Rotating black holes in a draining bathtub: superradiant scattering of gravity waves

TL;DR

This paper models superradiant scattering of gravity waves in a rotating draining fluid, demonstrating wave amplification in a realistic setup with variable water depth, potentially observable experimentally.

Contribution

It introduces a new fluid flow model accounting for water depth variation and analyzes superradiance in this more realistic black hole analogue system.

Findings

Gravity waves are amplified via superradiance in the model.

Numerical results indicate experimental observation is feasible.
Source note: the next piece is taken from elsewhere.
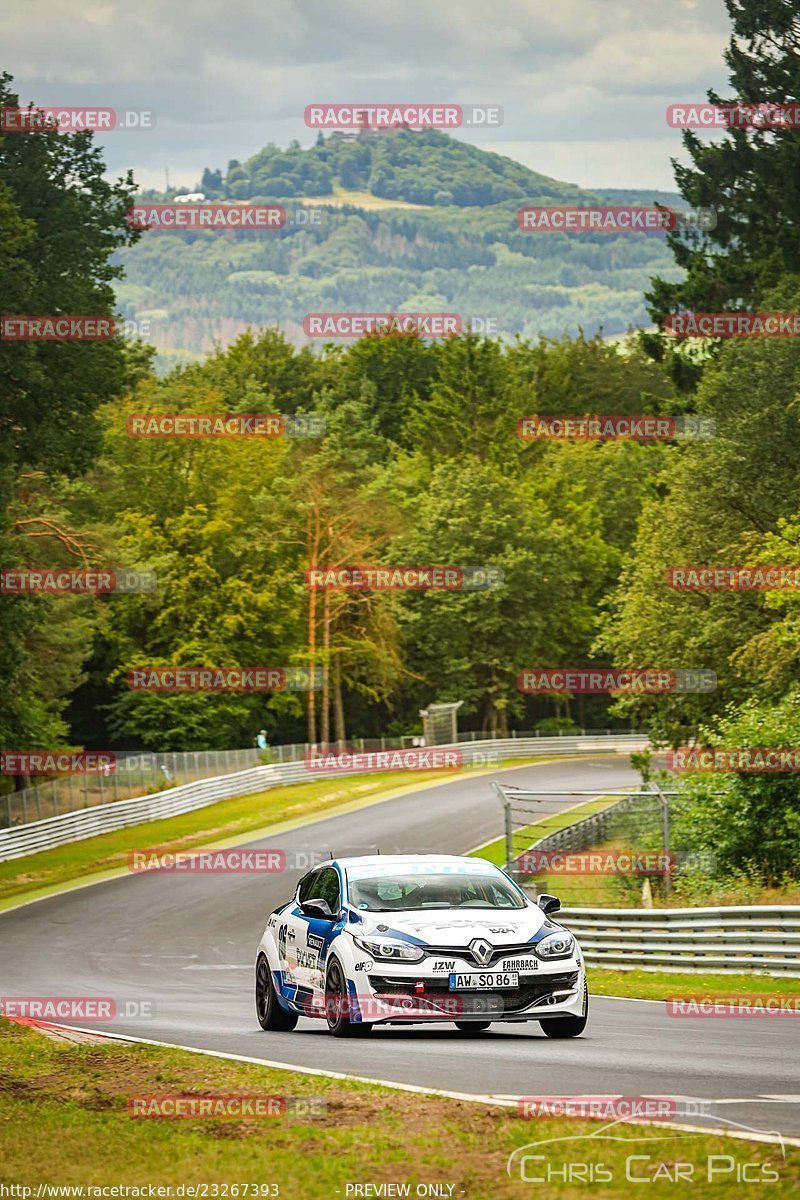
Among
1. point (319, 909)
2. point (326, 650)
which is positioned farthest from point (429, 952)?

The system depends on two key dimensionless parameters.

Abstract

In a draining rotating fluid flow background, surface perturbations behave as a scalar field on a rotating effective black hole spacetime. We propose a new model for the background flow which takes into account the varying depth of the water. Numerical integration of the associated Klein-Gordon equation using accessible experimental parameters shows that gravity waves in an appropriate frequency range are amplified through the mechanism of superradiance. Our numerical results suggest that the observation of this phenomenon in a common fluid mechanical system is within experimental reach. Unlike the case of wave scattering around Kerr black holes, which depends only on one dimensionless background parameter (the ratio $a/M$ between the specific angular momentum and the mass of the black hole), our system depends on two dimensionless background parameters, namely the normalized angular velocity and surface gravity at the effective black hole horizon.